* _AUFGABENSTELLUNG_
Filtere aus dem folgenden Material alle Zeilen heraus, in denen die Zeichenfolge „masks“ vorkommt. Achte dabei auf Groß- und Kleinschreibung.

─── DATENZEILEN

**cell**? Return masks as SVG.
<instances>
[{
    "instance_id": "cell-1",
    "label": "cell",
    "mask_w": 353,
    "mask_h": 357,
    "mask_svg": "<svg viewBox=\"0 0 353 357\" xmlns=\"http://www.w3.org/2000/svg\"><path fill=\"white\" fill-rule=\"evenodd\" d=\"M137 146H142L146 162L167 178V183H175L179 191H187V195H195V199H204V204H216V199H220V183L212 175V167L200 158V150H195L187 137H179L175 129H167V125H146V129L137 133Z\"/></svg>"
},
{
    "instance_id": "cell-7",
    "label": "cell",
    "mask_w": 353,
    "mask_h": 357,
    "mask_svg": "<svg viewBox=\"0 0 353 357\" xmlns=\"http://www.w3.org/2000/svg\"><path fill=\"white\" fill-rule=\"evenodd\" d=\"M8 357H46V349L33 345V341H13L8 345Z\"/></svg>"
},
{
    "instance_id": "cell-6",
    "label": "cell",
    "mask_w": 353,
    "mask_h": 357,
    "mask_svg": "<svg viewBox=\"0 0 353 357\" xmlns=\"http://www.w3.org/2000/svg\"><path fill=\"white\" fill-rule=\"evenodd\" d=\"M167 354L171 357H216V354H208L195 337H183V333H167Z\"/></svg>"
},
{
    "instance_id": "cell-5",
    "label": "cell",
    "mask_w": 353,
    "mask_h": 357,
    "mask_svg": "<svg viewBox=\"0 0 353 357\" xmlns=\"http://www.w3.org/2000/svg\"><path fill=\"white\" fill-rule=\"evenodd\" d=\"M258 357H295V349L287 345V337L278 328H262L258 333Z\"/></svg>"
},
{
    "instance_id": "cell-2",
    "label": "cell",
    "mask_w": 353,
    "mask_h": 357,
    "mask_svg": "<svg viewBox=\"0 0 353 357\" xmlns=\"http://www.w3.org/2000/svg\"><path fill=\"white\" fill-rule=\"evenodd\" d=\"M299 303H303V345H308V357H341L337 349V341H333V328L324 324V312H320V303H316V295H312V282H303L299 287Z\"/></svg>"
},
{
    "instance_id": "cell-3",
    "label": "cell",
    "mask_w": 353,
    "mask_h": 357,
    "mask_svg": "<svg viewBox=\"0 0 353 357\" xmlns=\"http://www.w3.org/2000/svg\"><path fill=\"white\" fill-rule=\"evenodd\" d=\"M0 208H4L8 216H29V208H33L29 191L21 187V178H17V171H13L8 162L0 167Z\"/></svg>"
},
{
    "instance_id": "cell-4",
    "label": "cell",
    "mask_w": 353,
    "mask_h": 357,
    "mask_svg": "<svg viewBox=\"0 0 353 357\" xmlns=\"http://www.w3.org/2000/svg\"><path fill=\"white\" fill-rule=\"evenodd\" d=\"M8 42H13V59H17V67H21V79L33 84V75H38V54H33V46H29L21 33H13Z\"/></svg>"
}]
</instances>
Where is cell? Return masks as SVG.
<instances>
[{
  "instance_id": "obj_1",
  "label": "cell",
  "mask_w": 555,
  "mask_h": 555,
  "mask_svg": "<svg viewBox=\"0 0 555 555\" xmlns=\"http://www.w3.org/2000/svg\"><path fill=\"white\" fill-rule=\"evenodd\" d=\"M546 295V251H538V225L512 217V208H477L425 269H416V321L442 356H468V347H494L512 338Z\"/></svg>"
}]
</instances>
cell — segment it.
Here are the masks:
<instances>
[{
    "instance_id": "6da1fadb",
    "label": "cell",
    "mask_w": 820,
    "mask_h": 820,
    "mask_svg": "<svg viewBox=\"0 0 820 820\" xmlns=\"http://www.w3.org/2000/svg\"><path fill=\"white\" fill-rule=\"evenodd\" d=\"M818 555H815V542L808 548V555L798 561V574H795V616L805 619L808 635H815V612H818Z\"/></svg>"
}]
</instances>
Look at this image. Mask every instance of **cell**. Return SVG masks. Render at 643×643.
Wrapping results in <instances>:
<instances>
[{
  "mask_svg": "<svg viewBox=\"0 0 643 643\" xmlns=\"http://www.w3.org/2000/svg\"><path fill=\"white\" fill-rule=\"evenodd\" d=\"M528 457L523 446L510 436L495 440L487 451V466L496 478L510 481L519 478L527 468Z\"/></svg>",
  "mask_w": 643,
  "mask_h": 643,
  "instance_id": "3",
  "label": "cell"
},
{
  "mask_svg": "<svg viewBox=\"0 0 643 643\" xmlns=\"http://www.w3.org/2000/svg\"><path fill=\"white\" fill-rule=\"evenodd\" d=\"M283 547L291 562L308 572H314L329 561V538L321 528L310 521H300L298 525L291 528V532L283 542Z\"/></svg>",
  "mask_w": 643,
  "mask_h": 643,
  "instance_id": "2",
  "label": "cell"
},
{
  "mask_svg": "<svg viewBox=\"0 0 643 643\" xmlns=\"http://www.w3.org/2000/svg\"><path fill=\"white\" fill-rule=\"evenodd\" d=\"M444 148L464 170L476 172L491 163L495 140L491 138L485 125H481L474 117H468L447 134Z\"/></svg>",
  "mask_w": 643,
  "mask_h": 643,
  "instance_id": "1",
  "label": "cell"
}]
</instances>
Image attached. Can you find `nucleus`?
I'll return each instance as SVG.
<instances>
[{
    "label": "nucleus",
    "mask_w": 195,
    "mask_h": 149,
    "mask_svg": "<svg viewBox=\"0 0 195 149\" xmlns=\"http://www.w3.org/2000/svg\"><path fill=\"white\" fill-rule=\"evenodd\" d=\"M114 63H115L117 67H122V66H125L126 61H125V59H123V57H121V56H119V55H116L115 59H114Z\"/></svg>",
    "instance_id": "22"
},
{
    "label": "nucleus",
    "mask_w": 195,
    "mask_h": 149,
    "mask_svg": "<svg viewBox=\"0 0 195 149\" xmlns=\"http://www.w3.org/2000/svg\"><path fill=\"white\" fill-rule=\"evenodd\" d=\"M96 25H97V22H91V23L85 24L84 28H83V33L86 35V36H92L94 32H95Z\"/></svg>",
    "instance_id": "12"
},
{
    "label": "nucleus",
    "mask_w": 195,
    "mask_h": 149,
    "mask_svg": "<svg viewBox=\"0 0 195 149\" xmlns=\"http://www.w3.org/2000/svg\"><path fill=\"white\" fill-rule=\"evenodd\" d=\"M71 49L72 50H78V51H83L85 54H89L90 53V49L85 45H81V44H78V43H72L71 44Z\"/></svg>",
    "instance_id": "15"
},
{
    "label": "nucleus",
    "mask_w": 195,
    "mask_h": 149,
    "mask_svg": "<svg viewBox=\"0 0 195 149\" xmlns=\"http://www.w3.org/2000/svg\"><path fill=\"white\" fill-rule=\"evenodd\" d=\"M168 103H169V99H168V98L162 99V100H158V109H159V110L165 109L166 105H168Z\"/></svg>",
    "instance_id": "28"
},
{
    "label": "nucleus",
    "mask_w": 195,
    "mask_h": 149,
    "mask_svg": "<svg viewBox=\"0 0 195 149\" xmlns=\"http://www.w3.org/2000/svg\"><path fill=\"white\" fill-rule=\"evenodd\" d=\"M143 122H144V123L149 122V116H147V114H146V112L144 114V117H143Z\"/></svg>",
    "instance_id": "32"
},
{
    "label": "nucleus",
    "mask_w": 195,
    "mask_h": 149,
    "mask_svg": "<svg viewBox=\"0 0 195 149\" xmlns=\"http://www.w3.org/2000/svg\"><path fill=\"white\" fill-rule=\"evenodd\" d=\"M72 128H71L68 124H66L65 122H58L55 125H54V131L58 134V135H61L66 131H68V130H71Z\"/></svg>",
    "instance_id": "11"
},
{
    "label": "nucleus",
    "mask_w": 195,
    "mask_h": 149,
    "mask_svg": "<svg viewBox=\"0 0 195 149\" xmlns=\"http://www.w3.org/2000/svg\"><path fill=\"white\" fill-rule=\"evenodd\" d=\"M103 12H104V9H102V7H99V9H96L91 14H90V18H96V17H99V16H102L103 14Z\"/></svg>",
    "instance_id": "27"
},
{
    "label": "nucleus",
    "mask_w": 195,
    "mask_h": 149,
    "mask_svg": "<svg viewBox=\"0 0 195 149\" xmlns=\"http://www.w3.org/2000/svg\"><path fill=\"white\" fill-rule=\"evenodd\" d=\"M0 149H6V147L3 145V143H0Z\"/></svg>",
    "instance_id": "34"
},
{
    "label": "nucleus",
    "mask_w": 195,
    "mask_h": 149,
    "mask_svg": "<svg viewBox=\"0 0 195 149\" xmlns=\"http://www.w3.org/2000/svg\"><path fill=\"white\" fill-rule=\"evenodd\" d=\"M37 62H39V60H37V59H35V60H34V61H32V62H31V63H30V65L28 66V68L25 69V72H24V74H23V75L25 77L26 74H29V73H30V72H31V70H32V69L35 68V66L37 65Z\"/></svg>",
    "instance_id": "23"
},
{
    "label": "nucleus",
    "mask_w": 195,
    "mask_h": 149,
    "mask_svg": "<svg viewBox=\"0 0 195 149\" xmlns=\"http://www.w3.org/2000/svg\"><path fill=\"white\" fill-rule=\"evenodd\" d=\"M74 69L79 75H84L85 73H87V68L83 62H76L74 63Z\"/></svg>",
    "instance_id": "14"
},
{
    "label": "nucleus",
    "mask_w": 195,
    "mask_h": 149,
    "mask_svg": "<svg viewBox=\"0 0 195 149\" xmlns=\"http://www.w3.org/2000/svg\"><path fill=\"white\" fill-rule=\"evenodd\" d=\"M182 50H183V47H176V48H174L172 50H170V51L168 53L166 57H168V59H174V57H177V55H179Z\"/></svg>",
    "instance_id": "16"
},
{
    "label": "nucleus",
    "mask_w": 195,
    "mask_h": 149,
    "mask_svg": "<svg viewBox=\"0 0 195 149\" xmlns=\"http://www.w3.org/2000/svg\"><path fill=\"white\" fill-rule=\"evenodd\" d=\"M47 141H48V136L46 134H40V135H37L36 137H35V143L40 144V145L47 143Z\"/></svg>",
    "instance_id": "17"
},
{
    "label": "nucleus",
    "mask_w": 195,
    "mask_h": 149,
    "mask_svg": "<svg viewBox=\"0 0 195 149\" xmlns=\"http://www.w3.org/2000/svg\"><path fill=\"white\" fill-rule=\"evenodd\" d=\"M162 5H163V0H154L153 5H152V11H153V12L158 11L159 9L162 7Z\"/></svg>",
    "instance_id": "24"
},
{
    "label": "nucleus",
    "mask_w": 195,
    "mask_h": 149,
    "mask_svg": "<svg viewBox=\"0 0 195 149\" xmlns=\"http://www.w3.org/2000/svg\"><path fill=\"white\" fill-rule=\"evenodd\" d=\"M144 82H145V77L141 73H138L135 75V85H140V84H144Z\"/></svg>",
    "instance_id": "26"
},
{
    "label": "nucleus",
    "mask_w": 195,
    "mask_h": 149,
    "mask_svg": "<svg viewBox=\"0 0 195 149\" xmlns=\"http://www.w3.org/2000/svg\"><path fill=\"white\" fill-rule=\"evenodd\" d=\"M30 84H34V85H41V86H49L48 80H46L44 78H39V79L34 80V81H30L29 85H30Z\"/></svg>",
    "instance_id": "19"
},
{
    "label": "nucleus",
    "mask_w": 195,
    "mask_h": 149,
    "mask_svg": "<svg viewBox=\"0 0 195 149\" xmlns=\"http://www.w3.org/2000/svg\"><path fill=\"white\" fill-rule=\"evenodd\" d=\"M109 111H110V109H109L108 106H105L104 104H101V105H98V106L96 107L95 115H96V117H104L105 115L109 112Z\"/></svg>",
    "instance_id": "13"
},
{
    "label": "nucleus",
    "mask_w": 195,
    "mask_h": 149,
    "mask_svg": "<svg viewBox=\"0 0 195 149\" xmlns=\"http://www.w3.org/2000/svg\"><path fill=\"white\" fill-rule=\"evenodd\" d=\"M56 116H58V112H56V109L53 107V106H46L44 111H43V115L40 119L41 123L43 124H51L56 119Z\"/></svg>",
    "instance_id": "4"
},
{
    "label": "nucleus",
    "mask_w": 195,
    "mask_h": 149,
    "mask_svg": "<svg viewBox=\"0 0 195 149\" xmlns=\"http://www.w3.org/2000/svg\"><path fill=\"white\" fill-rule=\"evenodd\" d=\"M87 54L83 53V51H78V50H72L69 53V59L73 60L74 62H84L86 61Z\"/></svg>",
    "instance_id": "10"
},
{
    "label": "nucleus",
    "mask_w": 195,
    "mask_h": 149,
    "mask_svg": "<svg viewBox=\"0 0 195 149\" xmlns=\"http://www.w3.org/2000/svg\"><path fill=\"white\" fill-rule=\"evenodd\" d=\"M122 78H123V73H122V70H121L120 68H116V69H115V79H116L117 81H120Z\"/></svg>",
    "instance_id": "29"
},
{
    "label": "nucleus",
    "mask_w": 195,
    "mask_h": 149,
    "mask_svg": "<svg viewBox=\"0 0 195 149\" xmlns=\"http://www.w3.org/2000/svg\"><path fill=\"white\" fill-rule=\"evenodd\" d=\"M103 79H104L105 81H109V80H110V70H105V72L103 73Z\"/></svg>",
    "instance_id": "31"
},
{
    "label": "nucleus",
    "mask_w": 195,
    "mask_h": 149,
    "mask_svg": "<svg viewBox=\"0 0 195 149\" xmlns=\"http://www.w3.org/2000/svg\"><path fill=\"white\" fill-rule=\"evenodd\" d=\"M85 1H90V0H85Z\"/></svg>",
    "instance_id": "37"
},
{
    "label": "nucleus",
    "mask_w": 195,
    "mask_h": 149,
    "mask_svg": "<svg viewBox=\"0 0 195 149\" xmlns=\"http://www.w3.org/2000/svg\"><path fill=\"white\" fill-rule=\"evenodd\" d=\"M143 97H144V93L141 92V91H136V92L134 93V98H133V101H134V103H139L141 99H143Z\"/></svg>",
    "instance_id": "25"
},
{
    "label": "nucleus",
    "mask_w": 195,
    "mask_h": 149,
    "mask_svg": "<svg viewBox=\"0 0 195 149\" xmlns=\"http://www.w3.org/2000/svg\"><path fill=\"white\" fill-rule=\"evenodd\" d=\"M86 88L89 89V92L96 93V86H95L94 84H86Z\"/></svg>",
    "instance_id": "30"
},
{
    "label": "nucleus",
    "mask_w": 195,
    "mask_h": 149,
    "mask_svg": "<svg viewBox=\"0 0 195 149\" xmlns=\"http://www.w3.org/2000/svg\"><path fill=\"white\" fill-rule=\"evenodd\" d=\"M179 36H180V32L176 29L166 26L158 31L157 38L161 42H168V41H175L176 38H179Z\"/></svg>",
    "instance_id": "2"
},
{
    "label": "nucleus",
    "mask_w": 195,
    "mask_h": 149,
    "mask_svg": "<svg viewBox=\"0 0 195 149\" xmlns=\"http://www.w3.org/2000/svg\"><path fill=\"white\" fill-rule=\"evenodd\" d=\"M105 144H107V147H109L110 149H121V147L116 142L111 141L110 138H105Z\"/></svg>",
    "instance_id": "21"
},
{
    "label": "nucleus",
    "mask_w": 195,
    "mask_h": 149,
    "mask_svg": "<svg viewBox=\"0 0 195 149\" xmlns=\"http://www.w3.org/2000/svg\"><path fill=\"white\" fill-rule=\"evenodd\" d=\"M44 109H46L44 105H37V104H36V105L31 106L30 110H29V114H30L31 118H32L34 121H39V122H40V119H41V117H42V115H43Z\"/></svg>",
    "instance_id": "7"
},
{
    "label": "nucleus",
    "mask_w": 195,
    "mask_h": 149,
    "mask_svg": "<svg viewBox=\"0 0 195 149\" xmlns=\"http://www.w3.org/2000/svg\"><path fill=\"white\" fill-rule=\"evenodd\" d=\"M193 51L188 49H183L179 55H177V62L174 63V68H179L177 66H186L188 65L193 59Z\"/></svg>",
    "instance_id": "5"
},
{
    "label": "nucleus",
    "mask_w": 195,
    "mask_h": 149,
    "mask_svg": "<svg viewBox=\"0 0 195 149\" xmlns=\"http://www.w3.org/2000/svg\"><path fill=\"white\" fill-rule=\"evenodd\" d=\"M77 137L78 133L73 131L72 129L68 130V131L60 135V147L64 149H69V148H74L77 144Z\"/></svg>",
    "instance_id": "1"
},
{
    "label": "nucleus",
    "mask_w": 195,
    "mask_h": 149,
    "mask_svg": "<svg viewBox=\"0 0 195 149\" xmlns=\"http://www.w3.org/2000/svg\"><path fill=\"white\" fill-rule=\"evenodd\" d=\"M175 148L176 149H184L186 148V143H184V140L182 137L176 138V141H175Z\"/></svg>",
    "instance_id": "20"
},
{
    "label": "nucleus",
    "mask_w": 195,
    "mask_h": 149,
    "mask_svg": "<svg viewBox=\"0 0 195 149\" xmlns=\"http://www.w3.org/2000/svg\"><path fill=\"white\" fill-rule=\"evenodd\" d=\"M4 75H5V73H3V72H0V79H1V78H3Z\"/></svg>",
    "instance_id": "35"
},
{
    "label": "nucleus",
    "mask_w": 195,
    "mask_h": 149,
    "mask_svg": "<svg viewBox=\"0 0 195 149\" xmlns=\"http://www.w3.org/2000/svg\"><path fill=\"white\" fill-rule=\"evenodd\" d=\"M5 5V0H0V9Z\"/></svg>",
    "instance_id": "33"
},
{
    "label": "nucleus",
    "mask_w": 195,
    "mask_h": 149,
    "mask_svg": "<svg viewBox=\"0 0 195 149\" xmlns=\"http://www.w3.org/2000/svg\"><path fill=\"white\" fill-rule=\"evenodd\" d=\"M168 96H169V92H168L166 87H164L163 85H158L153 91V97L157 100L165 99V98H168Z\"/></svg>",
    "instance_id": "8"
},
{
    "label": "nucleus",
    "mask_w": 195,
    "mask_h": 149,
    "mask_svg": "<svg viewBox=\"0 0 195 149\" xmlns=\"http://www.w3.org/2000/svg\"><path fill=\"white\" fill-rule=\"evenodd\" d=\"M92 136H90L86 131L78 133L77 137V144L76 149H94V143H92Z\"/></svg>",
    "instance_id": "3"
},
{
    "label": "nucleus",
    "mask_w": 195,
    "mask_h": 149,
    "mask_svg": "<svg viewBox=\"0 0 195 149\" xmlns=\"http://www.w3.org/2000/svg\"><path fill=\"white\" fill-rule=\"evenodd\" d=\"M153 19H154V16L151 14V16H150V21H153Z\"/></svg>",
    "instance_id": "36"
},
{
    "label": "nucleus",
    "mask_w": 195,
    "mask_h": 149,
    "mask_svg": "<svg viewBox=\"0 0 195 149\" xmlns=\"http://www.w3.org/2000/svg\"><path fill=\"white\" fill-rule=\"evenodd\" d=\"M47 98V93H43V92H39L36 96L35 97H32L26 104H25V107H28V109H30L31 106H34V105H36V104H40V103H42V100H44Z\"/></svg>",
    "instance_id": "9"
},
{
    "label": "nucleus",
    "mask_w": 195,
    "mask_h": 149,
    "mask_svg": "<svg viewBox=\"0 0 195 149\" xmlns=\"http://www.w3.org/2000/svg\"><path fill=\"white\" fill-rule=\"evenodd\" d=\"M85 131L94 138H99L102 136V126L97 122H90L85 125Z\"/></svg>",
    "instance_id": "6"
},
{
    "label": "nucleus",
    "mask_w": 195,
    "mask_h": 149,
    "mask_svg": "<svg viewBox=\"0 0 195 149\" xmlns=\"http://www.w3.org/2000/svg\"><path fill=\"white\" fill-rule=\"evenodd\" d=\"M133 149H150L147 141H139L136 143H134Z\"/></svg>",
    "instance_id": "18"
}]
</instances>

──────

* _ERGEBNIS_
**cell**? Return masks as SVG.
Where is cell? Return masks as SVG.
Here are the masks:
Look at this image. Mask every instance of **cell**. Return SVG masks. Render at 643×643.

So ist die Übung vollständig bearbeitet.